§ Given text:
Implement tool for saved Keras model file inspection, diff, and patching. #19705

pmasousa · 2024-05-10T14:28:02Z

Hello!
I saw this feature on "🚀 Contributing to Keras 🚀" and I want to know If I can start developing it.
The tool can:

Take a fname.keras file and display the manifest of its contents (including weights file structure)
Take a fname.weights.h5 and display the manifest of its content.
Diff two weights files, highlighting what's in one and not in the other.
Patch a file, by replacing a given weight with a different value provided by the user.

fchollet · 2024-05-12T00:48:00Z

Sure, you are welcome to work on that. Do you have any experience with web development? I'm thinking this tool may benefit from an interactive js/html interface to be used in a notebook.

pmasousa · 2024-05-12T17:00:46Z

I'm in the third year of computer science and engineering, so we already had to use JS and HTML for some projects, and I already have some knowledge of web development from some side projects I have done and am currently doing. I will also be doing this with @pedro-curto, who is in the same year and university as I am.
I also agree that this tool would be better with an interface so I'll be glad to do it if you agree.

fchollet · 2024-05-12T17:33:34Z

Sounds great.

Here's an example of a draft I wrote a long time ago, displaying a kind of summary of a file's content:

def inspect_file(
    filepath, reference_model=None, custom_objects=None, print_fn=print
):
    filepath = str(filepath)

§ Information given:
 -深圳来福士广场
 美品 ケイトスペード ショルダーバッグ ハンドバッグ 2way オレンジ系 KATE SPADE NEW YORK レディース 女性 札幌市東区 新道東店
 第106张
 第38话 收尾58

---

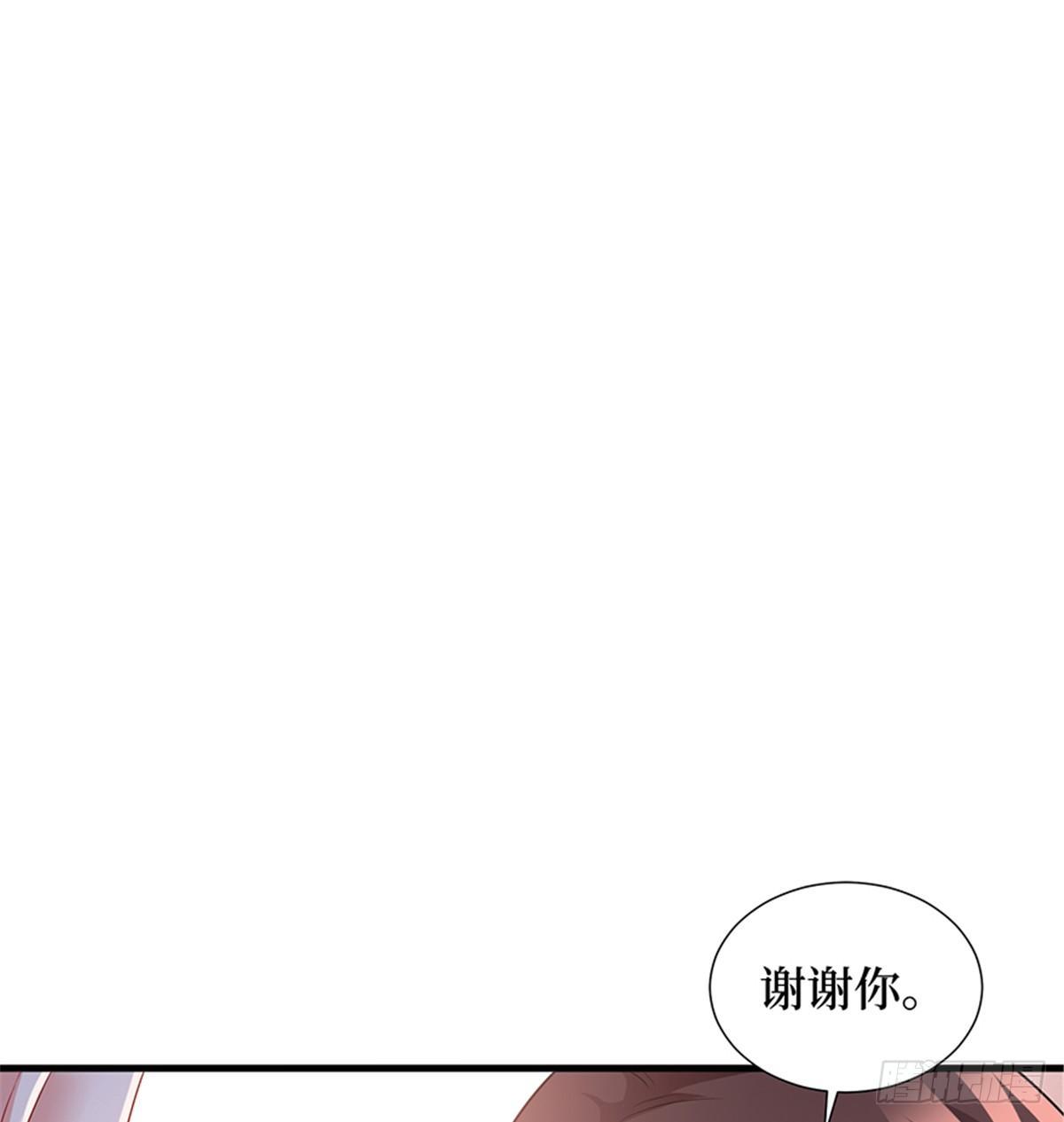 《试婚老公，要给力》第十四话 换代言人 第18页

§ Work required:
In the Keras issue thread, what kind of interface does fchollet suggest the tool could benefit from?

§ Reply:
An interactive js/html interface to be used in a notebook.